◆ **Provided passage**
-- Opening Marker --

He named the five as transparency, sound financial systems, private sector participation, orderly liberalisation of capital flows and the modernisation of the international markets on the basis of universally accepted standards.
Saying that some of this had already been achieved, he felt there was consensus in a number of areas, particularly on transparency in policymaking and corporate affairs, on financial sector stability, and on working through standards and codes of practice towards stable, efficient, and transparent markets.
"While this work may not be complete, there is broad agreement on objectives," Camdessus said, adding that a number of issues remained on the agenda.
"First, there is the area of surveillance, which plays a central role in the work of the IMF," he said.
"It is given priority when we allocate our human and budgetary resources, since the IMF alone has this mandate; it is growing in importance, and its primary focus is on matters that are the traditional responsibility of the IMF - issues of monetary stability, balance of payments sustainability, and growth-oriented economic policies," he said.
Camdessus said since major destabilising factors can emerge anywhere and at any time, these traditional elements have now been supplemented by considerations involving the stability of banking and financial systems; governance; relations between governments, banks, and enterprises; and supportive social policies.

-- Closing Marker --

◆ **Task**
Answer these questions about the passage on Camdessus's remarks:
1. What five elements did he name?
2. Which area did Camdessus list first among the issues remaining on the agenda?
3. Why is that area given priority when human and budgetary resources are allocated?
The listing comes from a source separate from the passage on Camdessus's remarks.

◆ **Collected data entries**

-- Opening Marker --

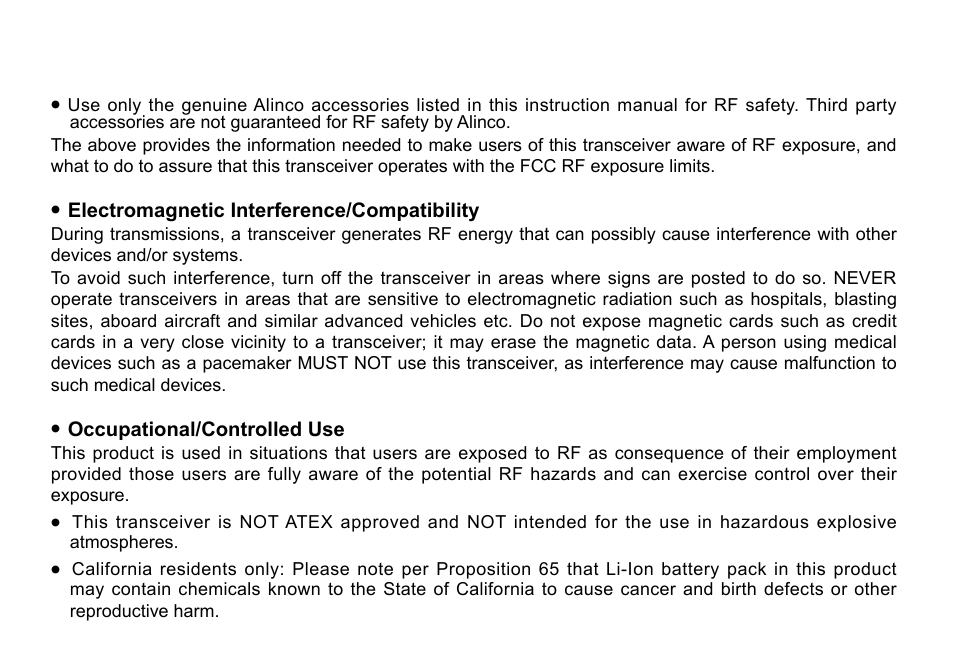 Alinco DJ-A10 User Manual | Page 8 / 81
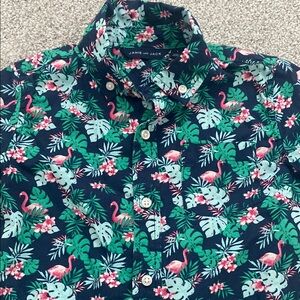 Janie and Jack Blue and Green Casual Button Down Shirt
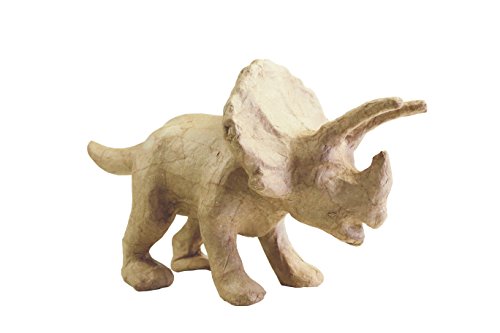 Décopatch SA181O Träger S aus Pappmaché, Triceratops, 29 x 12 x 15.5 cm, zum Verzieren, Kartonbraun von Decopatch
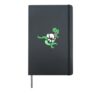 Cartoon TREX doing Hapkido Hardcover Journal, Black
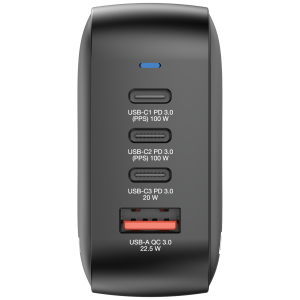 VERBATIM Mini GaN Charger 100W 4 Port US/EU/UK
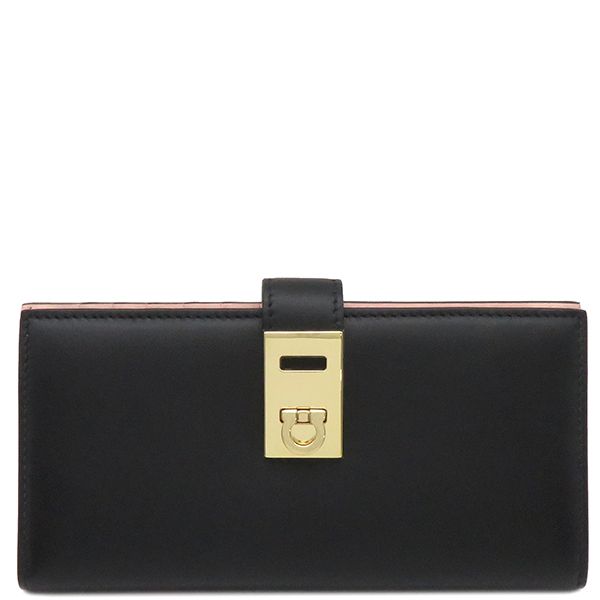 フェラガモ FERRAGAMO 長財布 ガンチーニ ハグ ロングウォレット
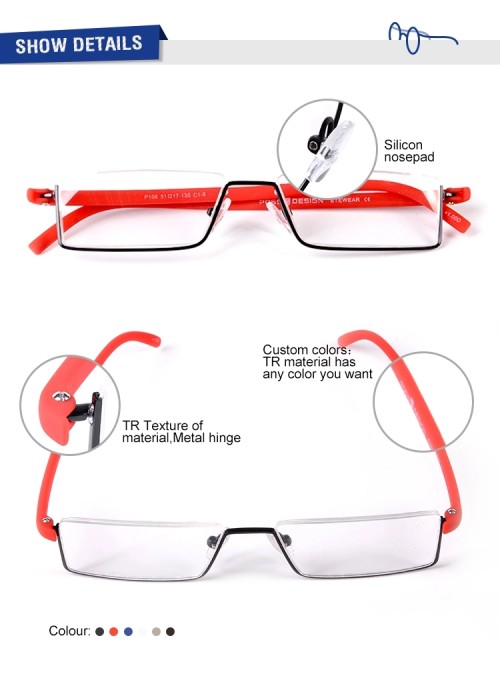 Vidrios de lectura calientes del capítulo de las gafas de los vidrios ópticos del metal del modelo nuevo TR90 de la venta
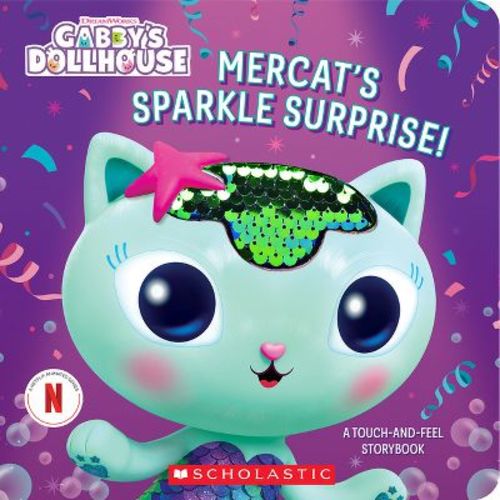 Mercat's Sparkle Surprise!: A Touch-And-Feel Storybook (Gabby's Dollhouse) - by Scholastic (Paperback)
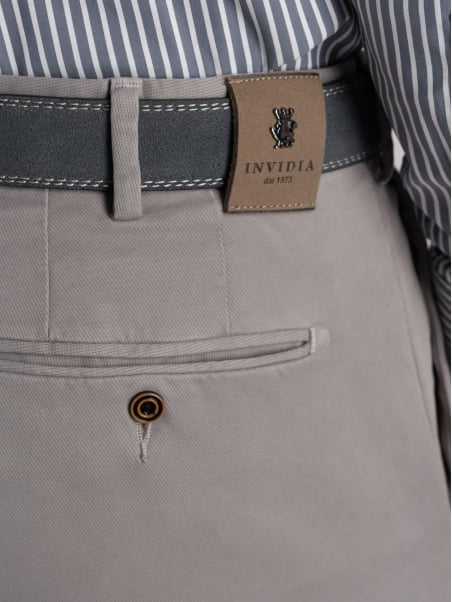 Pantalone uomo chino in tricotina mano calda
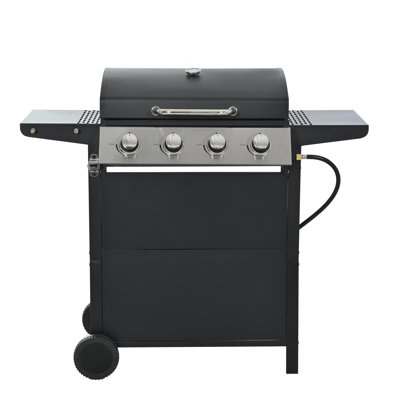 Armoire pour barbecue au propane à 4 brûleurs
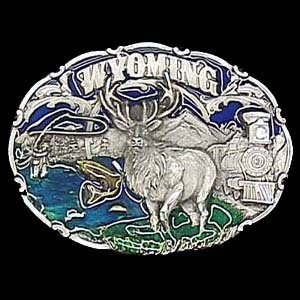Picture of Siskiyou Sports P67 Wyoming Antiqued Belt Buckle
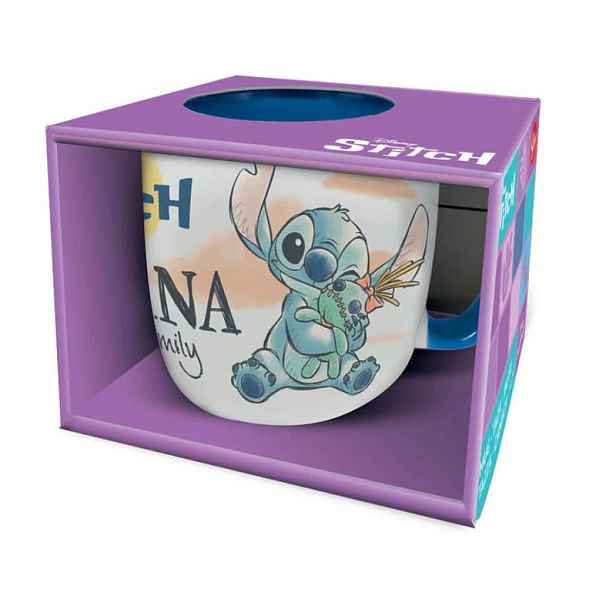 TEMU Lilo a Stitch, Hvězdný pes Elite porcelánový hrnek 380 ml () v dárkové krabičce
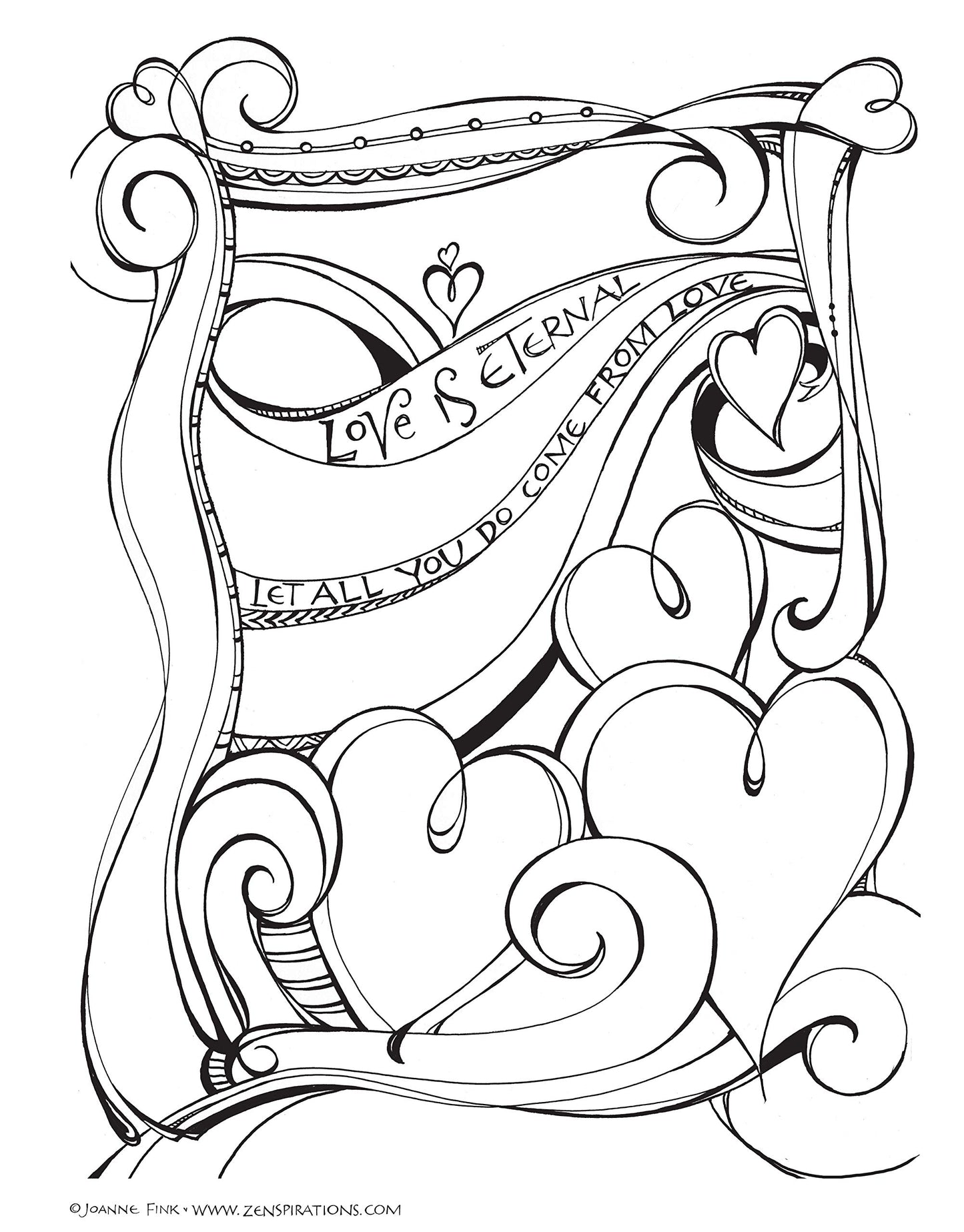 Zenspirations (R) Coloring Book Inspirations: Designs to Feed Your Spirit: Create, Color, Pattern, Play! (Design Originals) 30 Uplifting & Encouraging Designs with Positive Messages & Playful Patterns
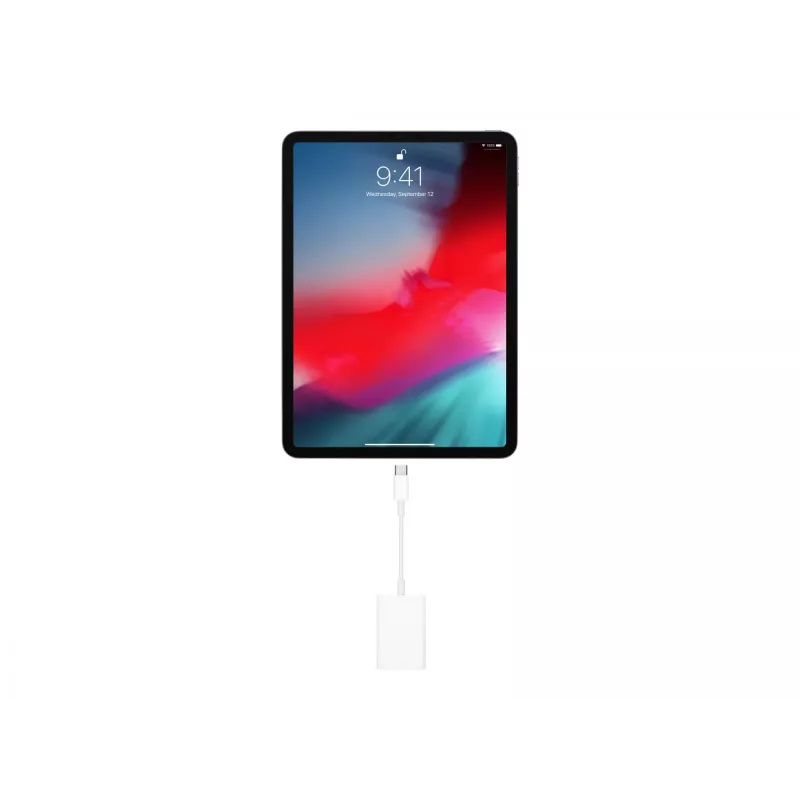 Leitor de cartões Apple MW653ZM/A USB 2.0 Type-C branco compatível com SD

-- Closing Marker --

◆ **Result of the exercise**
1. Transparency, sound financial systems, private sector participation, orderly liberalisation of capital flows, and the modernisation of the international markets on the basis of universally accepted standards.
2. Surveillance.
3. Because the IMF alone has this mandate.